▸ Activities:
1/ From the text on the sounds of recovery from a pandemic, list each thing the reader is told they would do if the daily offer really existed.
2/ Answer these questions from the text on the sounds of recovery from a pandemic, one line each:
(a) How much money is given every day?
(b) What happens to money not spent by the end of the day?
(c) Which lists does the text say the real top 1% is not?
3/ Please write the next part of the text on the sounds of recovery from a pandemic, picking up after its final sentence.

▸ Page extract:
++++++++++
The Sounds of Recovery from a Pandemic

What would you do if every day for the rest of your life you were given £86,400?

Guaranteed. 

Like everything in life that sounds too good to be true.  There is a catch, and it’s non-negotiable.  If you don’t use it, you lose it. 

Now the next day you will be given exactly the same amount of money, £86,400.  The same rule, spend it that day, or at the end of the day, it is gone.  Other than that, every day, for the rest of your life, you will receive the money.

If that really existed, you would buy that lottery ticket.  If that was the contract, you would sign on the dotted line.  If that was your return on investment, you would become an angel in a heartbeat.  If that was the cure for your pain, you’d give your consent.

Everyone should be interested in finding out more.  

The reality is that only a tiny minority, the real top 1%, do.  And this is the top 1%, not that group that appears on the Forbes or Times top 100, though admittedly some of them are there.

This unique group of individuals have done their due diligence, asked the right questions, and are completely satisfied that the deal is real.
++++++++++
▸ Listed records:
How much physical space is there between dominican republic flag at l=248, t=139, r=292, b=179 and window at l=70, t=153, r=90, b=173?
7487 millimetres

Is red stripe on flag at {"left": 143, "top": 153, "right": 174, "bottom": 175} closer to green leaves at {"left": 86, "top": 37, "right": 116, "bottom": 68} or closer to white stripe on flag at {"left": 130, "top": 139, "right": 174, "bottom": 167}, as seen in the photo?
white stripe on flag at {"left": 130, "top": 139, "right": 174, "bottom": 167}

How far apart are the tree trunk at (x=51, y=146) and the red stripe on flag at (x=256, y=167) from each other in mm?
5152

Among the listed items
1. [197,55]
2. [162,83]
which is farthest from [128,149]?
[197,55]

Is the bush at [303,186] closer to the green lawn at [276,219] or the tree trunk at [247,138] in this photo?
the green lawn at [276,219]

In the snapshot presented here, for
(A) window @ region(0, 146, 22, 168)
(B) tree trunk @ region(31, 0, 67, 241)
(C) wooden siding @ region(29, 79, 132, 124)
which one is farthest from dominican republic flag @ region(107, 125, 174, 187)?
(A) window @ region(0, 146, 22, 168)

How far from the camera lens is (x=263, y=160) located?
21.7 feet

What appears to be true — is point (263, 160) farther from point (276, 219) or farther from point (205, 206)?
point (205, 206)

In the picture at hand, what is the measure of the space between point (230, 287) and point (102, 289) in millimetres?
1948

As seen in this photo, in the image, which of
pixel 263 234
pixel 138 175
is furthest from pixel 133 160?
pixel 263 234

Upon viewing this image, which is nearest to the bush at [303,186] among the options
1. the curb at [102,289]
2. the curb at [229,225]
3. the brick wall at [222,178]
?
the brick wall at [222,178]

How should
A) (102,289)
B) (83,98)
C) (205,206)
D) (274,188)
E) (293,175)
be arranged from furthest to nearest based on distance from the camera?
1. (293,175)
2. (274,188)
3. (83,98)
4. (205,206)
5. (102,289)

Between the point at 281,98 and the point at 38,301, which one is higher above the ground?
++++++++++
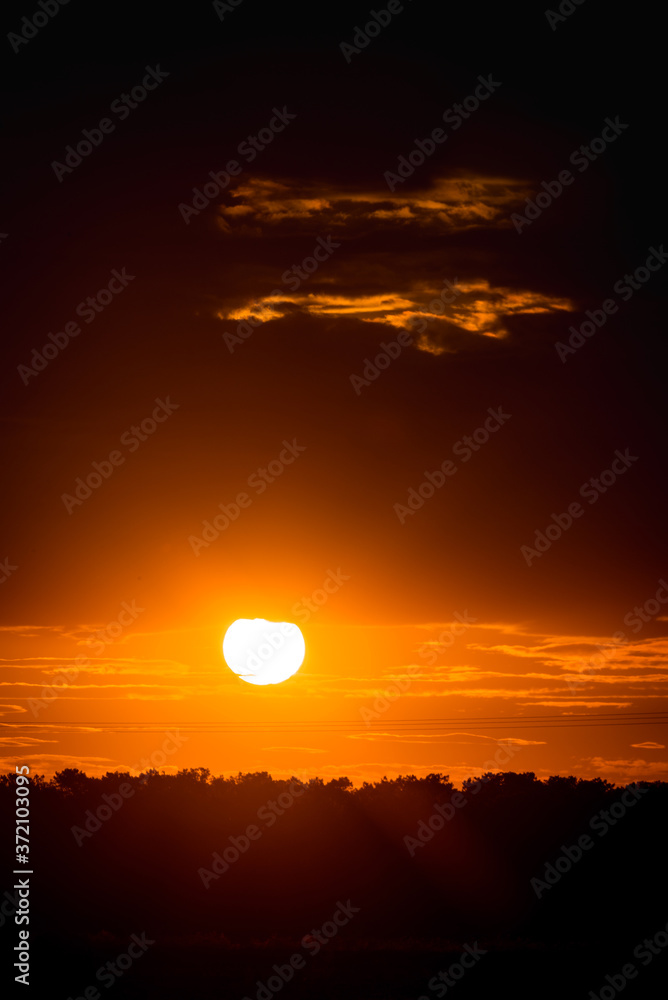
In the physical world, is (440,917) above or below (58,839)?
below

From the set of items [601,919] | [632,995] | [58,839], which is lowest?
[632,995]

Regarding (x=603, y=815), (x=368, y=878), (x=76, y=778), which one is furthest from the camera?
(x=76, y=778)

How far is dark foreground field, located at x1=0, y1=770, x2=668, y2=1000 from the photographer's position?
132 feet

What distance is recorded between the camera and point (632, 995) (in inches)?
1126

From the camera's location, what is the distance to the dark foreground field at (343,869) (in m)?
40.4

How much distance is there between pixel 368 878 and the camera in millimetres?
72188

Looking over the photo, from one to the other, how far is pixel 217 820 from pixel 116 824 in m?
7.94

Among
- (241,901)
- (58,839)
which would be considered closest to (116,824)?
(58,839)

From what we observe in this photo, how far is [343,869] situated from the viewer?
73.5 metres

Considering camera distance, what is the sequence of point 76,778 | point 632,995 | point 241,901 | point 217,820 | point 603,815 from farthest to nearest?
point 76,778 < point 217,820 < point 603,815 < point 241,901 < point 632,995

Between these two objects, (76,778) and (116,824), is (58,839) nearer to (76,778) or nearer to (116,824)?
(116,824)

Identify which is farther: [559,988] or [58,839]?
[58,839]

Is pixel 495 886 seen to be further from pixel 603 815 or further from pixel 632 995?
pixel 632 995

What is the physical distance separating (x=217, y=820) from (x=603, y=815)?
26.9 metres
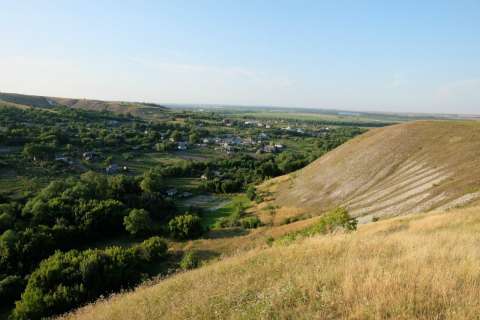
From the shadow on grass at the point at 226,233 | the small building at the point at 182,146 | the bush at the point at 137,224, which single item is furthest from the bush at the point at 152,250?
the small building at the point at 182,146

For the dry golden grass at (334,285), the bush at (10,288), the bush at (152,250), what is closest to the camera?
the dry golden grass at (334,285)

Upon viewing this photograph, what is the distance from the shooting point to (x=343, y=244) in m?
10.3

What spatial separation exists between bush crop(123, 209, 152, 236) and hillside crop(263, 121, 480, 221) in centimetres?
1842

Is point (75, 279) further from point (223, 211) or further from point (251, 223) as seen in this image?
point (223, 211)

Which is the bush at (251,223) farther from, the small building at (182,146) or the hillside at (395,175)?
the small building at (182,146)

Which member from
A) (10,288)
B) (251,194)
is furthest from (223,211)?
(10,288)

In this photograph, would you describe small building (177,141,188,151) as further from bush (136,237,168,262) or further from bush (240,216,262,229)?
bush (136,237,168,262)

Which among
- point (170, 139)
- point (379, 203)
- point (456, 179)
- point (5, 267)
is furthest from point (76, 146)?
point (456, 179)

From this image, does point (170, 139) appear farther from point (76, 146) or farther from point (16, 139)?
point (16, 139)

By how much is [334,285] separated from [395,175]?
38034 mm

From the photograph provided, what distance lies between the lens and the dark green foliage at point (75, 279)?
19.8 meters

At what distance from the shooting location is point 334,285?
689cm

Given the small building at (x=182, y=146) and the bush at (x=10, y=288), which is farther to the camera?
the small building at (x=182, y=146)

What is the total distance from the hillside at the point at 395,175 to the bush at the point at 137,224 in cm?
++++++++++
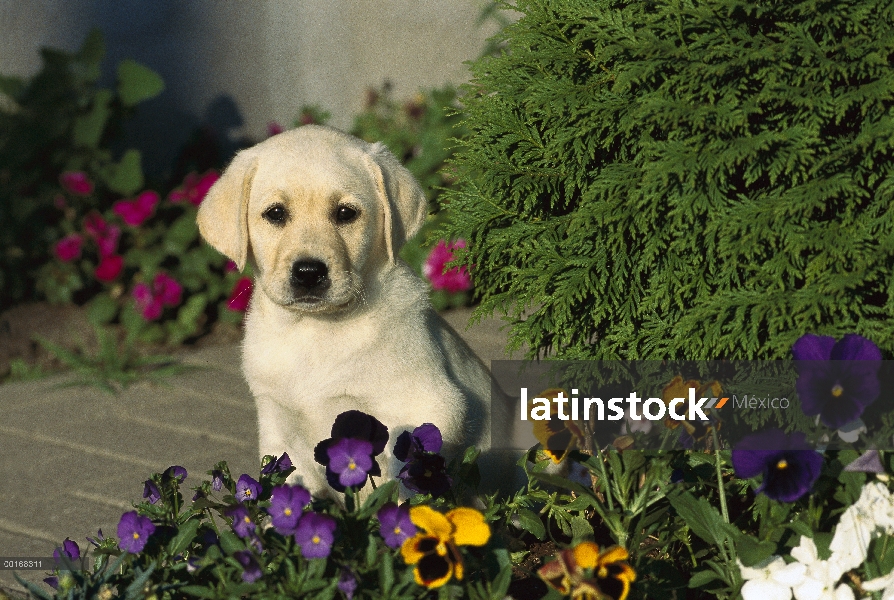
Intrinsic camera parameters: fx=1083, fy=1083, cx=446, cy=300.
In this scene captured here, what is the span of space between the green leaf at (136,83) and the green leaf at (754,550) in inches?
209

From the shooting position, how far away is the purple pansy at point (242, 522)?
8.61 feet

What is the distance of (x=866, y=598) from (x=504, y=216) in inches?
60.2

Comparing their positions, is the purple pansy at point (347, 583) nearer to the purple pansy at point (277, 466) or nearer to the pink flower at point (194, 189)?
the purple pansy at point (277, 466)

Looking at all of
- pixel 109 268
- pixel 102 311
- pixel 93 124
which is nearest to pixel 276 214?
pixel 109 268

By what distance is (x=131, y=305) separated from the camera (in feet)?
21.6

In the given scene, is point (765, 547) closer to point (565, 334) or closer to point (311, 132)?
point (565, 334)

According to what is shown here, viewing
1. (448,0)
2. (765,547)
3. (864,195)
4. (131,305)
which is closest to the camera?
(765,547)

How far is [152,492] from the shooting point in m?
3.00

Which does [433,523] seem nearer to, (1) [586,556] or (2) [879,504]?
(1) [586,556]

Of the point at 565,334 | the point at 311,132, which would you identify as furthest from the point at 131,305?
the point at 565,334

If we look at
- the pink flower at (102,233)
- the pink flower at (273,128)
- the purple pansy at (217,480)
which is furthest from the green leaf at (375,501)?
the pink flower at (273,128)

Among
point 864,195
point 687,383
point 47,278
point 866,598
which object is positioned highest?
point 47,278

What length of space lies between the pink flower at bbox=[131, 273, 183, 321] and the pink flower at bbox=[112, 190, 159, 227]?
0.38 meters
++++++++++
▸ Outputs by task:
1/
- Buy that lottery ticket
- Sign on the dotted line
- Become an angel in a heartbeat
- Give your consent

2/
(a) £86,400
(b) It is gone.
(c) The Forbes or Times top 100

3/
If you need something to entice you over the line, there is a free bonus guarantee.

Everybody is eligible. 

Though this club is unique, it also genuinely is non-discriminatory.  It really does not matter, the colour of your skin, the shape of your body, or how you identify based on gender, culture or sexual orientation.  There is no difference if you are a lawmaker or a rule breaker if you are low-life or a lord, the deal and the reward are exactly the same.  £86,400 every day for the rest of your life, but you have to use it.

A new decade brings new hope and new resolve.  For goals setters, it is a stake in the ground on which to mark the start of something better. 

Hogmanay had been really magical.  At a fantastic country house deep in Perthshire, the whole family had come together after a long hard decade, that had seen both success and failure, love and loss.  

New Year’s resolutions were made.

The end of February, following a business improvement course in central London, I felt optimistic that had finally I had found something that would help me carve out the next few years.  

That evening I operated with one of my favourite anaesthetists, at one of the top private hospitals in London.  

The bit that stood out for me was the most striking thing I had seen in a very long time.  

Fear.  

And it was in the most unexpected of places.  

Over the last few months, I have had time to reflect on what that fear was.   

As a Medic, I have trained for and seen tragedy and crisis, but there was something very different about this.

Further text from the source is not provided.